Elle s’efforça de répondre sur un ton neutre.
— Envoie-moi juste des photos, s’il te plaît. Je ne veux rater aucun détail.
— Ah, on sent bien que tu voudrais être ici, toi. T’en fais pas, dès que les autres auront tout vu, toi Corman et moi, on fera une petite sortie touristique ici avant de redécoller. Allez, c’est parti, je fais ce que tu m’as demandé.
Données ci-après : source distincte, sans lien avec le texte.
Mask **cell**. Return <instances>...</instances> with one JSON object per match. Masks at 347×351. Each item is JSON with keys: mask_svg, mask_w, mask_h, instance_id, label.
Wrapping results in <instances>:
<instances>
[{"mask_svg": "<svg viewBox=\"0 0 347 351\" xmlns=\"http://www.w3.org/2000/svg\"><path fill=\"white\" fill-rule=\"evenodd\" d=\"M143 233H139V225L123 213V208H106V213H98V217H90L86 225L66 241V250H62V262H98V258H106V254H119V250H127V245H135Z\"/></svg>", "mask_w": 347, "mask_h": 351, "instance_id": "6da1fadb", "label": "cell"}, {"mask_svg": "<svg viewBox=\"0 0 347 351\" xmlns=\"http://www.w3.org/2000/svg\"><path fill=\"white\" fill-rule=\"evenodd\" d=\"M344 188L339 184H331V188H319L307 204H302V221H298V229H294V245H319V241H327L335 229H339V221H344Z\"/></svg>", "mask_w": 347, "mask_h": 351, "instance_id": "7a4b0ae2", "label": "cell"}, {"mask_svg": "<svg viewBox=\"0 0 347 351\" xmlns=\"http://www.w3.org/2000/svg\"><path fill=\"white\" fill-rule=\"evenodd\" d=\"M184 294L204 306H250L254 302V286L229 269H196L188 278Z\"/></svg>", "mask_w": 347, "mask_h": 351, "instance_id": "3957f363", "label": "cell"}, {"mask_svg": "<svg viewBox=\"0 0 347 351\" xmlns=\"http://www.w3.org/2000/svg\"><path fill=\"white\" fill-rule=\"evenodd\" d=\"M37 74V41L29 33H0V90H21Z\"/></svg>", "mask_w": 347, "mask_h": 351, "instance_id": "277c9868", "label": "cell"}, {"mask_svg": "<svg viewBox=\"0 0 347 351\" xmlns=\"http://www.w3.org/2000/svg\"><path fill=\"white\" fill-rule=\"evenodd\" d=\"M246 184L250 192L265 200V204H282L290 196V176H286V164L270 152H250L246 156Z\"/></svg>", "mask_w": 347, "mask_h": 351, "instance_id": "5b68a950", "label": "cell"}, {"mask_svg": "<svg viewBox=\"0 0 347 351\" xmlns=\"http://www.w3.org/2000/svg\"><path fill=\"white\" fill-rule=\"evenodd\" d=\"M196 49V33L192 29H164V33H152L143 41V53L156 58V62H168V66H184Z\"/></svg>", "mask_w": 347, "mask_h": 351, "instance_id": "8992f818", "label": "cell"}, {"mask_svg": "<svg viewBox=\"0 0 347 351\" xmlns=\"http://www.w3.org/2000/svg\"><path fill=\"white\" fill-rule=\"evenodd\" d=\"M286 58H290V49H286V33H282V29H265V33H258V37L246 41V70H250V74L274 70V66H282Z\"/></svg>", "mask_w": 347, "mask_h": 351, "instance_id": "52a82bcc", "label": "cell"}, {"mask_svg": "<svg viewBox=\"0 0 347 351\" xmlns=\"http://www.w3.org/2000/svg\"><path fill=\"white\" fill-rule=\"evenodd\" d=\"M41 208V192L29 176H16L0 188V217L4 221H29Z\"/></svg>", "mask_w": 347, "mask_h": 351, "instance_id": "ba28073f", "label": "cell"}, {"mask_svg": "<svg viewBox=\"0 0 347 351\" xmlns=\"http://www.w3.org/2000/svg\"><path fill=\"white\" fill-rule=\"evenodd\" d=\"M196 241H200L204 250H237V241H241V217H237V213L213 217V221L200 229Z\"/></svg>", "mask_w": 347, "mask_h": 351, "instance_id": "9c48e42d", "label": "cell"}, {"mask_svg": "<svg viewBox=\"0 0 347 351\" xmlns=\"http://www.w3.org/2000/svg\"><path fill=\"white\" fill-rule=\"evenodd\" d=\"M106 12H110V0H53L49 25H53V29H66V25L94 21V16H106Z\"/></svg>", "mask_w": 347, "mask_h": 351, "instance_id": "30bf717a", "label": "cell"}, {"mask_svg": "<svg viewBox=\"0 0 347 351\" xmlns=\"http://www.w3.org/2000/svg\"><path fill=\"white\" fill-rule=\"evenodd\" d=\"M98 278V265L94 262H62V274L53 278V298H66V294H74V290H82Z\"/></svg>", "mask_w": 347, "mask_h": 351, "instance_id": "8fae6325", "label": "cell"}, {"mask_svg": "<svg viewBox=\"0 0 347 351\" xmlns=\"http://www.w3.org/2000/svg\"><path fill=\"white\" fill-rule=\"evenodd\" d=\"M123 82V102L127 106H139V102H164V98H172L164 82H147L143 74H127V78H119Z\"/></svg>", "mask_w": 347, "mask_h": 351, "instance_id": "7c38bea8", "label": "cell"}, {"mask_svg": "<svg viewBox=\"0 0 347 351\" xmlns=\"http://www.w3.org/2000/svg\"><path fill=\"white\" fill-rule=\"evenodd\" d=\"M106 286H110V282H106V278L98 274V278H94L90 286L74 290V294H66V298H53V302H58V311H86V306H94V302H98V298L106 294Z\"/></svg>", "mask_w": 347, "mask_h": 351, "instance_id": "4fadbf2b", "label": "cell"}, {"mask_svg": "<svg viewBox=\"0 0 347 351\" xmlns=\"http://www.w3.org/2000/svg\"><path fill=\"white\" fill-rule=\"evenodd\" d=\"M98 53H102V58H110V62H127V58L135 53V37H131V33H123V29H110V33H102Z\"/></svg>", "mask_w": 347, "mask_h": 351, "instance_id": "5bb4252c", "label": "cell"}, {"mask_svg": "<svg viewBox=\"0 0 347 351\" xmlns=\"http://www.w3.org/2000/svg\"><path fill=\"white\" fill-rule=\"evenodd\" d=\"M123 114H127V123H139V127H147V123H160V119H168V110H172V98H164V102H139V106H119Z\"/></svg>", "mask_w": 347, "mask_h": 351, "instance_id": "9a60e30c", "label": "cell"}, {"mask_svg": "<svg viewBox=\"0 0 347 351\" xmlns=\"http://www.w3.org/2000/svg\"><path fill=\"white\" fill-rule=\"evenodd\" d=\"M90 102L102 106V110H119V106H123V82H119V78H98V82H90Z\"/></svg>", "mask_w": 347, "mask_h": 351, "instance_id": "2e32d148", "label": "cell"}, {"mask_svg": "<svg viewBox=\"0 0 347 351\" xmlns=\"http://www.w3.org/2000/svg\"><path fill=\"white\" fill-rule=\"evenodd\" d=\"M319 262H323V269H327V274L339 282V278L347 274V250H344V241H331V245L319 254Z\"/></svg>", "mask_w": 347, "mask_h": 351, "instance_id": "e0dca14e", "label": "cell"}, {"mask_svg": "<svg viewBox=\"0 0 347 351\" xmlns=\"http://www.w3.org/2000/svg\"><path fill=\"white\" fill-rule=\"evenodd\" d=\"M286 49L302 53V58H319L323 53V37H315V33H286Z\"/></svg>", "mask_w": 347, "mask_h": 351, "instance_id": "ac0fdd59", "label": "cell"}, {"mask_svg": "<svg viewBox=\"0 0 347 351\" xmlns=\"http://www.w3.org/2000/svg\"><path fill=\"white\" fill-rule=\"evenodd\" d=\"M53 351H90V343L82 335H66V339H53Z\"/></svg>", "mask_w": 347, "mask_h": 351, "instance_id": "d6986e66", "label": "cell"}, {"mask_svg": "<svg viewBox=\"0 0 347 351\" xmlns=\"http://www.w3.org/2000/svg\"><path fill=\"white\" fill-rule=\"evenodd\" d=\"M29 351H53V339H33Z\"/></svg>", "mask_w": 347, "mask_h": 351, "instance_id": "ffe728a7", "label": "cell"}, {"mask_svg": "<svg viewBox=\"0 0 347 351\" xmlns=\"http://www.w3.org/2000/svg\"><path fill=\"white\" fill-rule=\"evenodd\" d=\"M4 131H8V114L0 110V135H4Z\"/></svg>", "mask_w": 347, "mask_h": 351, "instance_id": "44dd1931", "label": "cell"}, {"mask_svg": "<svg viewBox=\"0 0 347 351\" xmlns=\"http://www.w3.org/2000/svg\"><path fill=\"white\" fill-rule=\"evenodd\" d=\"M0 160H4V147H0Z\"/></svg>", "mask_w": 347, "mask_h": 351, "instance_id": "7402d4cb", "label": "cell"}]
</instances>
— Merci, papi, c’est gentil.
Elle écoutait tout ouï les sons diffusés par les haut-parleurs. Elle écoutait la peine qu’éprouvait Cobb à respirer, le bruit sourd de ses mouvements et le frottement faible du tissu de sa combinaison. Des petites choses qui lui permettaient de visualiser les gestes de son ami. Et en nappe sonore mugissait ce vent interminable et cette maudite pluie qui giflait le pare-brise par vagues successives ajoutant l’exaspération à son anxiété. Le temps exerçait une pression malveillante sur ses nerfs et s’allongeait tandis qu’elle attendait le téléchargement des fichiers. Trente secondes. Trente secondes de différé sur une distance si infime, c’était très long et anormal. Elle s’apprêtait à demander si Cobb avait terminé sa tâche quand arriva l’annotation attendue.
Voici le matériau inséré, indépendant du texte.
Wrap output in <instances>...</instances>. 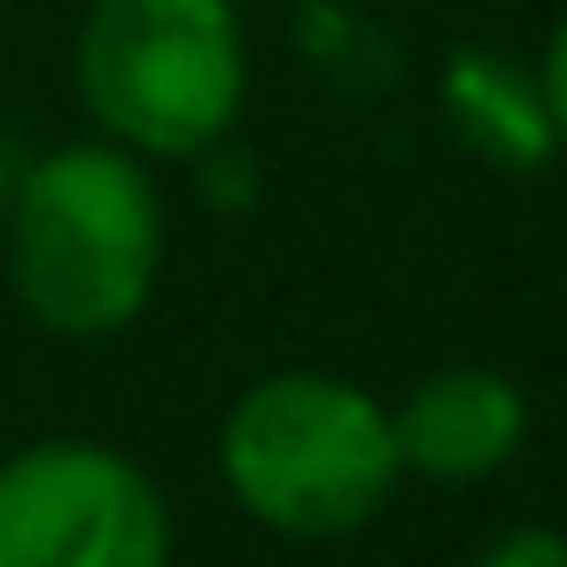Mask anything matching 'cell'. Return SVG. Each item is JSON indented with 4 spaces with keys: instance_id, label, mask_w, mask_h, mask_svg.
<instances>
[{
    "instance_id": "6da1fadb",
    "label": "cell",
    "mask_w": 567,
    "mask_h": 567,
    "mask_svg": "<svg viewBox=\"0 0 567 567\" xmlns=\"http://www.w3.org/2000/svg\"><path fill=\"white\" fill-rule=\"evenodd\" d=\"M164 280V195L148 156L63 141L9 187V296L63 342L125 334Z\"/></svg>"
},
{
    "instance_id": "7a4b0ae2",
    "label": "cell",
    "mask_w": 567,
    "mask_h": 567,
    "mask_svg": "<svg viewBox=\"0 0 567 567\" xmlns=\"http://www.w3.org/2000/svg\"><path fill=\"white\" fill-rule=\"evenodd\" d=\"M218 474L249 520L296 544H334L381 520L404 482L396 420L342 373H265L218 420Z\"/></svg>"
},
{
    "instance_id": "3957f363",
    "label": "cell",
    "mask_w": 567,
    "mask_h": 567,
    "mask_svg": "<svg viewBox=\"0 0 567 567\" xmlns=\"http://www.w3.org/2000/svg\"><path fill=\"white\" fill-rule=\"evenodd\" d=\"M79 102L102 141L148 164H203L249 102V40L234 0H94L71 48Z\"/></svg>"
},
{
    "instance_id": "277c9868",
    "label": "cell",
    "mask_w": 567,
    "mask_h": 567,
    "mask_svg": "<svg viewBox=\"0 0 567 567\" xmlns=\"http://www.w3.org/2000/svg\"><path fill=\"white\" fill-rule=\"evenodd\" d=\"M0 567H172V505L117 443H24L0 458Z\"/></svg>"
},
{
    "instance_id": "5b68a950",
    "label": "cell",
    "mask_w": 567,
    "mask_h": 567,
    "mask_svg": "<svg viewBox=\"0 0 567 567\" xmlns=\"http://www.w3.org/2000/svg\"><path fill=\"white\" fill-rule=\"evenodd\" d=\"M396 420V458L404 474L427 482H489L520 435H528V396L497 365H435L404 389Z\"/></svg>"
},
{
    "instance_id": "8992f818",
    "label": "cell",
    "mask_w": 567,
    "mask_h": 567,
    "mask_svg": "<svg viewBox=\"0 0 567 567\" xmlns=\"http://www.w3.org/2000/svg\"><path fill=\"white\" fill-rule=\"evenodd\" d=\"M443 117L451 133L497 164V172H544L559 156V133H551V110H544V86L536 71H520L505 48H458L443 63Z\"/></svg>"
},
{
    "instance_id": "52a82bcc",
    "label": "cell",
    "mask_w": 567,
    "mask_h": 567,
    "mask_svg": "<svg viewBox=\"0 0 567 567\" xmlns=\"http://www.w3.org/2000/svg\"><path fill=\"white\" fill-rule=\"evenodd\" d=\"M474 567H567V536H559V528L520 520V528L489 536V544L474 551Z\"/></svg>"
},
{
    "instance_id": "ba28073f",
    "label": "cell",
    "mask_w": 567,
    "mask_h": 567,
    "mask_svg": "<svg viewBox=\"0 0 567 567\" xmlns=\"http://www.w3.org/2000/svg\"><path fill=\"white\" fill-rule=\"evenodd\" d=\"M536 86H544L551 133H559V148H567V17L551 24V40H544V55H536Z\"/></svg>"
}]
</instances>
Une dizaine de fichiers étaient encore en train de charger, mais elle put ouvrir les deux premiers. Cobb avait commencé par le bas. Ce n’est pas ce qui intéressait Foster. Deux autres images. Cobb avait commencé à photographier un peu plus haut. Une autre encore, mais toujours pas le cadre voulu.
— Allez, Cobb, hausse la tête, par pitié, supplia Foster en serrant les dents, consciente que personne ne l’entendait.
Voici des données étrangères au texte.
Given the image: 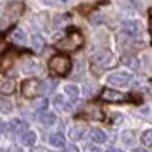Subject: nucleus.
Wrapping results in <instances>:
<instances>
[{
    "mask_svg": "<svg viewBox=\"0 0 152 152\" xmlns=\"http://www.w3.org/2000/svg\"><path fill=\"white\" fill-rule=\"evenodd\" d=\"M49 69L58 76H67L72 70V61L66 55H55L49 61Z\"/></svg>",
    "mask_w": 152,
    "mask_h": 152,
    "instance_id": "obj_1",
    "label": "nucleus"
},
{
    "mask_svg": "<svg viewBox=\"0 0 152 152\" xmlns=\"http://www.w3.org/2000/svg\"><path fill=\"white\" fill-rule=\"evenodd\" d=\"M84 46V37L78 31H72L67 37H64L61 41L56 43V49L59 50H76Z\"/></svg>",
    "mask_w": 152,
    "mask_h": 152,
    "instance_id": "obj_2",
    "label": "nucleus"
},
{
    "mask_svg": "<svg viewBox=\"0 0 152 152\" xmlns=\"http://www.w3.org/2000/svg\"><path fill=\"white\" fill-rule=\"evenodd\" d=\"M21 93L24 97L28 99H35L38 94L41 93V82L35 79V78H29L21 84Z\"/></svg>",
    "mask_w": 152,
    "mask_h": 152,
    "instance_id": "obj_3",
    "label": "nucleus"
},
{
    "mask_svg": "<svg viewBox=\"0 0 152 152\" xmlns=\"http://www.w3.org/2000/svg\"><path fill=\"white\" fill-rule=\"evenodd\" d=\"M91 62L99 69H111L116 64V58H114V55L110 50H102V52H99L97 55L93 56Z\"/></svg>",
    "mask_w": 152,
    "mask_h": 152,
    "instance_id": "obj_4",
    "label": "nucleus"
},
{
    "mask_svg": "<svg viewBox=\"0 0 152 152\" xmlns=\"http://www.w3.org/2000/svg\"><path fill=\"white\" fill-rule=\"evenodd\" d=\"M132 79V75L128 73V72H116L108 76V84L110 85H114V87H123L128 82H131Z\"/></svg>",
    "mask_w": 152,
    "mask_h": 152,
    "instance_id": "obj_5",
    "label": "nucleus"
},
{
    "mask_svg": "<svg viewBox=\"0 0 152 152\" xmlns=\"http://www.w3.org/2000/svg\"><path fill=\"white\" fill-rule=\"evenodd\" d=\"M100 97L107 100V102H125V100H128V94L113 90V88H105L102 94H100Z\"/></svg>",
    "mask_w": 152,
    "mask_h": 152,
    "instance_id": "obj_6",
    "label": "nucleus"
},
{
    "mask_svg": "<svg viewBox=\"0 0 152 152\" xmlns=\"http://www.w3.org/2000/svg\"><path fill=\"white\" fill-rule=\"evenodd\" d=\"M123 29L131 37H138L143 34V24L138 20H126L123 23Z\"/></svg>",
    "mask_w": 152,
    "mask_h": 152,
    "instance_id": "obj_7",
    "label": "nucleus"
},
{
    "mask_svg": "<svg viewBox=\"0 0 152 152\" xmlns=\"http://www.w3.org/2000/svg\"><path fill=\"white\" fill-rule=\"evenodd\" d=\"M28 128L29 125L21 119H12L8 123V132L11 134H23L24 131H28Z\"/></svg>",
    "mask_w": 152,
    "mask_h": 152,
    "instance_id": "obj_8",
    "label": "nucleus"
},
{
    "mask_svg": "<svg viewBox=\"0 0 152 152\" xmlns=\"http://www.w3.org/2000/svg\"><path fill=\"white\" fill-rule=\"evenodd\" d=\"M23 9H24L23 3H20V2H12V3H9V5L6 6V9H5V15L9 17L11 20L18 18V17L23 14Z\"/></svg>",
    "mask_w": 152,
    "mask_h": 152,
    "instance_id": "obj_9",
    "label": "nucleus"
},
{
    "mask_svg": "<svg viewBox=\"0 0 152 152\" xmlns=\"http://www.w3.org/2000/svg\"><path fill=\"white\" fill-rule=\"evenodd\" d=\"M15 91V82L9 78H2L0 79V93L11 94Z\"/></svg>",
    "mask_w": 152,
    "mask_h": 152,
    "instance_id": "obj_10",
    "label": "nucleus"
},
{
    "mask_svg": "<svg viewBox=\"0 0 152 152\" xmlns=\"http://www.w3.org/2000/svg\"><path fill=\"white\" fill-rule=\"evenodd\" d=\"M31 43H32V49L35 50V52H41V50L44 49V46H46V40H44V37H43V35H40V34H34V35H32Z\"/></svg>",
    "mask_w": 152,
    "mask_h": 152,
    "instance_id": "obj_11",
    "label": "nucleus"
},
{
    "mask_svg": "<svg viewBox=\"0 0 152 152\" xmlns=\"http://www.w3.org/2000/svg\"><path fill=\"white\" fill-rule=\"evenodd\" d=\"M88 137H90V140H93L94 143H105L107 142V134L102 129H96V128L90 129Z\"/></svg>",
    "mask_w": 152,
    "mask_h": 152,
    "instance_id": "obj_12",
    "label": "nucleus"
},
{
    "mask_svg": "<svg viewBox=\"0 0 152 152\" xmlns=\"http://www.w3.org/2000/svg\"><path fill=\"white\" fill-rule=\"evenodd\" d=\"M11 38H12V41H14L15 44H18V46H24V44H26V41H28L26 34H24L21 29H15L14 32H12Z\"/></svg>",
    "mask_w": 152,
    "mask_h": 152,
    "instance_id": "obj_13",
    "label": "nucleus"
},
{
    "mask_svg": "<svg viewBox=\"0 0 152 152\" xmlns=\"http://www.w3.org/2000/svg\"><path fill=\"white\" fill-rule=\"evenodd\" d=\"M49 143L52 145L53 148H62L66 145V137L62 135L61 132H56V134H52L49 138Z\"/></svg>",
    "mask_w": 152,
    "mask_h": 152,
    "instance_id": "obj_14",
    "label": "nucleus"
},
{
    "mask_svg": "<svg viewBox=\"0 0 152 152\" xmlns=\"http://www.w3.org/2000/svg\"><path fill=\"white\" fill-rule=\"evenodd\" d=\"M21 142L26 145V146L35 145V142H37V132H35V131H31V129L24 131L23 135H21Z\"/></svg>",
    "mask_w": 152,
    "mask_h": 152,
    "instance_id": "obj_15",
    "label": "nucleus"
},
{
    "mask_svg": "<svg viewBox=\"0 0 152 152\" xmlns=\"http://www.w3.org/2000/svg\"><path fill=\"white\" fill-rule=\"evenodd\" d=\"M55 122H56V116L53 113H43L40 116V123L43 126H50V125H53Z\"/></svg>",
    "mask_w": 152,
    "mask_h": 152,
    "instance_id": "obj_16",
    "label": "nucleus"
},
{
    "mask_svg": "<svg viewBox=\"0 0 152 152\" xmlns=\"http://www.w3.org/2000/svg\"><path fill=\"white\" fill-rule=\"evenodd\" d=\"M135 132L134 131H131V129H128V131H123V134H122V140H123V143L125 145H128V146H132L134 143H135Z\"/></svg>",
    "mask_w": 152,
    "mask_h": 152,
    "instance_id": "obj_17",
    "label": "nucleus"
},
{
    "mask_svg": "<svg viewBox=\"0 0 152 152\" xmlns=\"http://www.w3.org/2000/svg\"><path fill=\"white\" fill-rule=\"evenodd\" d=\"M85 114H87V117H90V119H97V120H100V119L104 117L102 111H100L99 108H96V107H88V108L85 110Z\"/></svg>",
    "mask_w": 152,
    "mask_h": 152,
    "instance_id": "obj_18",
    "label": "nucleus"
},
{
    "mask_svg": "<svg viewBox=\"0 0 152 152\" xmlns=\"http://www.w3.org/2000/svg\"><path fill=\"white\" fill-rule=\"evenodd\" d=\"M122 61H123L125 66H128V67L132 69V70H137V69H138V59H137L135 56H132V55H125Z\"/></svg>",
    "mask_w": 152,
    "mask_h": 152,
    "instance_id": "obj_19",
    "label": "nucleus"
},
{
    "mask_svg": "<svg viewBox=\"0 0 152 152\" xmlns=\"http://www.w3.org/2000/svg\"><path fill=\"white\" fill-rule=\"evenodd\" d=\"M84 135V128L82 126H73V128L69 131V137L72 140H81Z\"/></svg>",
    "mask_w": 152,
    "mask_h": 152,
    "instance_id": "obj_20",
    "label": "nucleus"
},
{
    "mask_svg": "<svg viewBox=\"0 0 152 152\" xmlns=\"http://www.w3.org/2000/svg\"><path fill=\"white\" fill-rule=\"evenodd\" d=\"M43 2L49 6H55V8H64L67 6L72 0H43Z\"/></svg>",
    "mask_w": 152,
    "mask_h": 152,
    "instance_id": "obj_21",
    "label": "nucleus"
},
{
    "mask_svg": "<svg viewBox=\"0 0 152 152\" xmlns=\"http://www.w3.org/2000/svg\"><path fill=\"white\" fill-rule=\"evenodd\" d=\"M56 82L53 79H46L44 82H41V93H50L55 88Z\"/></svg>",
    "mask_w": 152,
    "mask_h": 152,
    "instance_id": "obj_22",
    "label": "nucleus"
},
{
    "mask_svg": "<svg viewBox=\"0 0 152 152\" xmlns=\"http://www.w3.org/2000/svg\"><path fill=\"white\" fill-rule=\"evenodd\" d=\"M64 90H66V94H69L70 97H78L79 96V88L76 87V85H66L64 87Z\"/></svg>",
    "mask_w": 152,
    "mask_h": 152,
    "instance_id": "obj_23",
    "label": "nucleus"
},
{
    "mask_svg": "<svg viewBox=\"0 0 152 152\" xmlns=\"http://www.w3.org/2000/svg\"><path fill=\"white\" fill-rule=\"evenodd\" d=\"M142 143L145 146H152V129H146L142 134Z\"/></svg>",
    "mask_w": 152,
    "mask_h": 152,
    "instance_id": "obj_24",
    "label": "nucleus"
},
{
    "mask_svg": "<svg viewBox=\"0 0 152 152\" xmlns=\"http://www.w3.org/2000/svg\"><path fill=\"white\" fill-rule=\"evenodd\" d=\"M0 111L2 113H11L12 111V104L8 99H2L0 97Z\"/></svg>",
    "mask_w": 152,
    "mask_h": 152,
    "instance_id": "obj_25",
    "label": "nucleus"
},
{
    "mask_svg": "<svg viewBox=\"0 0 152 152\" xmlns=\"http://www.w3.org/2000/svg\"><path fill=\"white\" fill-rule=\"evenodd\" d=\"M53 107H56V108H67V104L64 102V99H62V96H59V94H56L55 97H53Z\"/></svg>",
    "mask_w": 152,
    "mask_h": 152,
    "instance_id": "obj_26",
    "label": "nucleus"
},
{
    "mask_svg": "<svg viewBox=\"0 0 152 152\" xmlns=\"http://www.w3.org/2000/svg\"><path fill=\"white\" fill-rule=\"evenodd\" d=\"M35 108H37L38 111H44V110L47 108V100H46V99H40V100L35 104Z\"/></svg>",
    "mask_w": 152,
    "mask_h": 152,
    "instance_id": "obj_27",
    "label": "nucleus"
},
{
    "mask_svg": "<svg viewBox=\"0 0 152 152\" xmlns=\"http://www.w3.org/2000/svg\"><path fill=\"white\" fill-rule=\"evenodd\" d=\"M34 70H38V66L35 64L34 61H29V66L24 67V72H34Z\"/></svg>",
    "mask_w": 152,
    "mask_h": 152,
    "instance_id": "obj_28",
    "label": "nucleus"
},
{
    "mask_svg": "<svg viewBox=\"0 0 152 152\" xmlns=\"http://www.w3.org/2000/svg\"><path fill=\"white\" fill-rule=\"evenodd\" d=\"M64 152H79V149L76 148L75 145H66V148H64Z\"/></svg>",
    "mask_w": 152,
    "mask_h": 152,
    "instance_id": "obj_29",
    "label": "nucleus"
},
{
    "mask_svg": "<svg viewBox=\"0 0 152 152\" xmlns=\"http://www.w3.org/2000/svg\"><path fill=\"white\" fill-rule=\"evenodd\" d=\"M85 152H99V148H96V146H93V145H88V146L85 148Z\"/></svg>",
    "mask_w": 152,
    "mask_h": 152,
    "instance_id": "obj_30",
    "label": "nucleus"
},
{
    "mask_svg": "<svg viewBox=\"0 0 152 152\" xmlns=\"http://www.w3.org/2000/svg\"><path fill=\"white\" fill-rule=\"evenodd\" d=\"M11 152H23V151H21V148H20V146L12 145V146H11Z\"/></svg>",
    "mask_w": 152,
    "mask_h": 152,
    "instance_id": "obj_31",
    "label": "nucleus"
},
{
    "mask_svg": "<svg viewBox=\"0 0 152 152\" xmlns=\"http://www.w3.org/2000/svg\"><path fill=\"white\" fill-rule=\"evenodd\" d=\"M132 152H148V151H145L142 148H135V149H132Z\"/></svg>",
    "mask_w": 152,
    "mask_h": 152,
    "instance_id": "obj_32",
    "label": "nucleus"
},
{
    "mask_svg": "<svg viewBox=\"0 0 152 152\" xmlns=\"http://www.w3.org/2000/svg\"><path fill=\"white\" fill-rule=\"evenodd\" d=\"M108 152H123L122 149H116V148H111V149H108Z\"/></svg>",
    "mask_w": 152,
    "mask_h": 152,
    "instance_id": "obj_33",
    "label": "nucleus"
},
{
    "mask_svg": "<svg viewBox=\"0 0 152 152\" xmlns=\"http://www.w3.org/2000/svg\"><path fill=\"white\" fill-rule=\"evenodd\" d=\"M0 152H6V151H5V149H0Z\"/></svg>",
    "mask_w": 152,
    "mask_h": 152,
    "instance_id": "obj_34",
    "label": "nucleus"
},
{
    "mask_svg": "<svg viewBox=\"0 0 152 152\" xmlns=\"http://www.w3.org/2000/svg\"><path fill=\"white\" fill-rule=\"evenodd\" d=\"M151 31H152V20H151Z\"/></svg>",
    "mask_w": 152,
    "mask_h": 152,
    "instance_id": "obj_35",
    "label": "nucleus"
},
{
    "mask_svg": "<svg viewBox=\"0 0 152 152\" xmlns=\"http://www.w3.org/2000/svg\"><path fill=\"white\" fill-rule=\"evenodd\" d=\"M0 128H2V120H0Z\"/></svg>",
    "mask_w": 152,
    "mask_h": 152,
    "instance_id": "obj_36",
    "label": "nucleus"
}]
</instances>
Puis, l’image arriva. Le puits de lumière, le tissage de structures, le rayon verdâtre en son centre, la passerelle incriminée et… La chose enroulée autour. Elle n’avait pas changé. Foster ferma les yeux et poussa un long souffle pour se détendre. Peut-être s’était-elle inquiétée pour rien. Sur la photo suivante, un angle un peu différent, mais toujours rien d’inattendu. L’élément discordant était à sa même place. Foster prit une grande et lente inspiration par le nez avant de passer au fichier qui venait de finir de charger.
Foster sentit son estomac se nouer.
Cobb avait cadré plus à droite pour revenir vers le mur, mais l'entrelacs supérieur était toujours dans le champ à gauche. Cependant, la chose sur la passerelle s’était déployée imperceptiblement comme mue par une volonté consciente. En zoomant, Foster découvrit avec horreur que ce qu'elle pensait être un câble était articulé par des vertèbres. Les doigts de Foster tremblèrent avec fébrilité quand elle appuya sur les touches du clavier pour comparer les deux images. Ça avait bougé. Ce n’était pas une question d’angle, pas un effet de parallaxe ou une déformation de la lentille de la caméra de Cobb.
Quelque chose de vivant se déplaçait sur la passerelle.